- [Directions]:
• a. Decide whether each statement below agrees with the text about the PSU: (i) The first debate was attended by more than 200 students. (ii) The faculty advisory board has the power to make decisions for the PSU. (iii) Waterman and Tyler were seniors when they organized the first debate. Answer yes or no for each and quote the words of the text that decide it.
• b. Answer these questions from the text about the PSU, one answer per line:
(i) In what season and year was the PSU founded?
(ii) Which college did the two professors in the first debate come from?
(iii) Where are Snackussions usually held?
• c. Continue the text about the PSU from the point where it stops.

- [Selected extract]:
----------

Developing an Autonomous Student Organization
The PSU was founded in the fall of 2003 as the United States debated whether to invade Iraq. Students and faculty alike appeared to be almost universally opposed to a war. But juniors Benjamin Waterman and Andrew Tyler wondered if some students held contrary views but were afraid to speak up, Levine says. The two students had studied abroad at Oxford and attended the meetings and debates of the Oxford Union, and they wanted to see discussion of the imminent war occur in a similarly substantive and respectful manner. Using the Oxford Union debates as a template, they organized a debate between two professors from neighboring Claremont McKenna College on President Bush’s agenda to democratize the Middle East.
The success of the event, which was attended by over 200 students, inspired Waterman and Tyler and impressed the college administration enough to provide some seed funding for a new student organization. The PSU was established with a small executive board and three committees that generated event ideas and organized logistics. A faculty advisory board was also formed to provide guidance, but it holds no decision-making power, stresses Gary Kates, a professor of history and former dean of the college who serves on the board.
An increasingly active calendar of discussions and debates emerged. Early on, events were skewed toward economic and policy topics such as the state of post-war Iraq and, later, the Great Recession, but soon the group began to take on more introspective topics, such as the general education requirements at Pomona. The PSU also began offering events of different sizes and formats as well. Large-venue debates between prominent figures have remained a staple, but these events are supplemented by book clubs, student-faculty dinners, and evening “Snackussions”—small gatherings, usually held in dorm lounges with snacks provided by the PSU, led by professors with expertise in the topic of discussion. The PSU also hosts a series of Social Debates, where students can meet over beers to debate the relative merits of Lady Gaga and Rhianna, or whether Americans should pay more attention to soccer.

----------

- [Given information]:
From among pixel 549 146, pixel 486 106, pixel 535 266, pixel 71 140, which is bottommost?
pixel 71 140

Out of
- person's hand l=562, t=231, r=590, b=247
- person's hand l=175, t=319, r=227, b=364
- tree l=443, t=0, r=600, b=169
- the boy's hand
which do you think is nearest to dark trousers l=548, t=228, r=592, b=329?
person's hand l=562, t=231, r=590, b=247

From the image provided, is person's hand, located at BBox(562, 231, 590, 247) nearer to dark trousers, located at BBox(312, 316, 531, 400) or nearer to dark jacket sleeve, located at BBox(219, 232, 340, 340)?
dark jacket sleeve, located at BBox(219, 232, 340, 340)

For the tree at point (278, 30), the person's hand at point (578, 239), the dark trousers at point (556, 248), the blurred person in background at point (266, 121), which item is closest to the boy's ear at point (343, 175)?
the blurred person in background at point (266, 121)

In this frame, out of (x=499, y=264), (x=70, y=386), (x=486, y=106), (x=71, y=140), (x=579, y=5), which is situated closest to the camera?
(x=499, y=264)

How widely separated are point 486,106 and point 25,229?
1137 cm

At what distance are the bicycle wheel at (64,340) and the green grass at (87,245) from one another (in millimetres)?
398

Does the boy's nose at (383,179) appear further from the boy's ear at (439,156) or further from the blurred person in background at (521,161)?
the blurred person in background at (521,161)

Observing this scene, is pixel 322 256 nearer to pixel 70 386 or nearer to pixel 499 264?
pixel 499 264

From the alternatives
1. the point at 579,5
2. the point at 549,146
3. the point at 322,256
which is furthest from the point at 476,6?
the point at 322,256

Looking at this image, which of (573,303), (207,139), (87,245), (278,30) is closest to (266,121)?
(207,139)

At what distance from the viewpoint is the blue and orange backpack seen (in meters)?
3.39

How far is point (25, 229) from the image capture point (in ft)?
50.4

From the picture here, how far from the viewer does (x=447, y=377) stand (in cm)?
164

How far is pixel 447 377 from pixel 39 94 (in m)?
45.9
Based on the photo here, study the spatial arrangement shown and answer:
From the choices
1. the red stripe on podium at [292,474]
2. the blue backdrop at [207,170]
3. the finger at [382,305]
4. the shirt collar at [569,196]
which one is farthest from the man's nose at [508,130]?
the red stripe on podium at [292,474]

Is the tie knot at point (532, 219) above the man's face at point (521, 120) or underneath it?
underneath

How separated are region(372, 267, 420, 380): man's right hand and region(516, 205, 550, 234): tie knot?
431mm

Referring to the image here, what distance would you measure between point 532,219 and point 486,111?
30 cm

----------

- [The responses]:
• a.
(i) Yes: "which was attended by over 200 students"
(ii) No: "it holds no decision-making power"
(iii) No: "juniors Benjamin Waterman and Andrew Tyler"

• b.
(i) Fall of 2003
(ii) Claremont McKenna College
(iii) In dorm lounges

• c.
PSU Director of Finance Joseph Tseng (far left) moderates a discussion between former California Governor Gray Davis, UC-San Diego Professor Thad Kousser, and Sacramento Bee columnist Dan Walters (left to right). The February 2010 event addressed question “Is California Governable?” Photo courtesy of Pomona College
Promoting Critical Thinking
As the PSU has evolved, policy and economics are still important topics of discussion, but PSU events increasingly cover a diverse range of subjects, says Julius Taranto, the PSU’s vice president of outreach and development. The organization is concentrating its efforts on “topics that aren’t being discussed. That may include economics or politics, but there are valuable debates and discussions in other areas, such as the intersection of the arts and intellectual property law.” The PSU is also making a conscious effort to recruit a more diverse membership that represents all majors and constituencies on campus, he says.
Levine notes that PSU events also have the potential to bring together students from different majors and generate discussions that cut across academic disciplines. He recalls a late night Snackussion between a physics professor and a group of students on the subject of the Large Hadron Collider in Geneva. “It was so cool to see twenty students from completely different disciplines that elected to spend a Thursday night with a physics professor… I think it gets to a notion that the PSU advocates a different type of intellectual inquiry.” Central to that notion is a rigorous critical assessment of all subjects and positions, says Green. She credits her work with the PSU for making her “more critical of any idea—I want to hear multiple sides of any issue and really get a chance to ask questions and make decisions.”
While Green and other members stress that the PSU does not advocate for any particular position or viewpoint, the groups early focus on politics and support for conservative viewpoints (usually minority positions on the predominately liberal campus) helped prompt a shift in thinking at Pomona—one that is particularly important given Pomona’s position as one of the five Claremont Colleges, says Kates. The Claremont Colleges are five contiguous undergraduate institutions, each campus touching the others, with most classes and student organizations open to all students. Pomona and bordering Claremont McKenna have very different reputations, Kates says, with Claremont McKenna being regarded as more politically conservative and economically libertarian. In the past, Kates says, some members of the Pomona community maintained that the association with Claremont McKenna was enough to expose Pomona students to a diverse range of political and cultural views, but the PSU represents a shift away from that thinking. “What it said was that if you have any integrity on your own campus, you can’t outsource something like this—you can’t outsource ideological viewpoints,” Kates says. “We have to do this on our own, and it will make us a stronger campus.”
Learning from Controversy
The program has not been without its missteps, though. In 2007, PSU invited to campus Marvin Stewart, president of the anti-immigration Minutemen Project, for a debate with Jacob Hornberger about immigration in the United States. Stewart’s presence sparked outrage amongst many students and faculty, and the question and answer session was interrupted by protesting students, many of whom felt the event failed to acknowledge immigrants themselves as people whose voices should be heard.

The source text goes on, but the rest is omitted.